**PAGE TEXT:**
+ + + +

# Bootable DOS CD w/ USB support



## DiGiTY

How do I make a bootable DOS CD that supports USB drives (hard and flash drives) and will assign a drive letter to whatever USB drives found at start up?


----------



## Squashman

Your biggest issue with that is what filesystem is on those drives you want to access. Will be difficult if they are NTFS.

I think your best bet would be to create a BartPE bootable CD.


----------



## Elvandil

www.ubcd4win.com


----------



## DiGiTY

i already have Bart and Ultimate

the problem here is I need to flash BIOS, but oddly enough BIOS files are over 2 megs so I need to boot DOS from CD or USB drive cuz files won't fit on a floppy (plus i don't have a floppy drive)


----------



## Squashman

So create a boot cd then. Much easier to do that. If you have a computer that can boot from a USB flash drive and the USB flash drive is a capable of that, then you can put everything on the flash drive.
http://www.bootdisk.com/pendrive.htm

I only ever flashed my bios with a special floppy boot disk though. Bootdisk has a driver free bootdisk for BIOS flashing.
http://www.bootdisk.com/


----------



## Squashman

They also list a DOS USB driver on this page.
http://www.bootdisk.com/popfiles.htm


----------

+ + + +

**GOALS:**
- a) In the thread, what kind of bootable CD does Squashman first recommend creating?
- b) State whether each statement agrees with the thread, giving yes or no and quoting the words that decide it: (i) Squashman warns that access will be difficult if the drives use NTFS. (ii) DiGiTY has a floppy drive available. (iii) Squashman has flashed his BIOS from a USB flash drive.
The records are not needed for this work.

+ + + +

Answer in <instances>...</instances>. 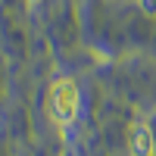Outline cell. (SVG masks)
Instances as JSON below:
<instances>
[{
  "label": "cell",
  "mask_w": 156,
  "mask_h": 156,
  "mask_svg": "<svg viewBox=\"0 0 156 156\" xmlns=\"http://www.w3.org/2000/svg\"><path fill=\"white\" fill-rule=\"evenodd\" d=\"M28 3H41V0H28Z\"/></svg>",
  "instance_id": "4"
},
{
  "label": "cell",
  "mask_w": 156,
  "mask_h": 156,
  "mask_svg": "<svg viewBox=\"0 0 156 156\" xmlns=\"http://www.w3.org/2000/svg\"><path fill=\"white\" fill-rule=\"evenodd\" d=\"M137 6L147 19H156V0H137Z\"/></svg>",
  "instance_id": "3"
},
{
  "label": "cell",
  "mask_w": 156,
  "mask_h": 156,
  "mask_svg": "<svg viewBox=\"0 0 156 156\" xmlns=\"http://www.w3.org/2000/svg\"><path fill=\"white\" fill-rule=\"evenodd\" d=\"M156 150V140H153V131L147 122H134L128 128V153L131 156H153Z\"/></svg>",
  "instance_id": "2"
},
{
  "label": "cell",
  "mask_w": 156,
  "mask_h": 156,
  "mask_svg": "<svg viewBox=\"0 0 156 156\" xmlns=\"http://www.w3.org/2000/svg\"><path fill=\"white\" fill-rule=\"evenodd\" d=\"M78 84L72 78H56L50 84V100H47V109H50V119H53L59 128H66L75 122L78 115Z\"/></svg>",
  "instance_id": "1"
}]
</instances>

+ + + +

**ANSWERS FOR THE EXERCISE:**
- a) A BartPE bootable CD.

- b)
(i) Yes: "Will be difficult if they are NTFS."
(ii) No: "plus i don't have a floppy drive"
(iii) No: "I only ever flashed my bios with a special floppy boot disk though."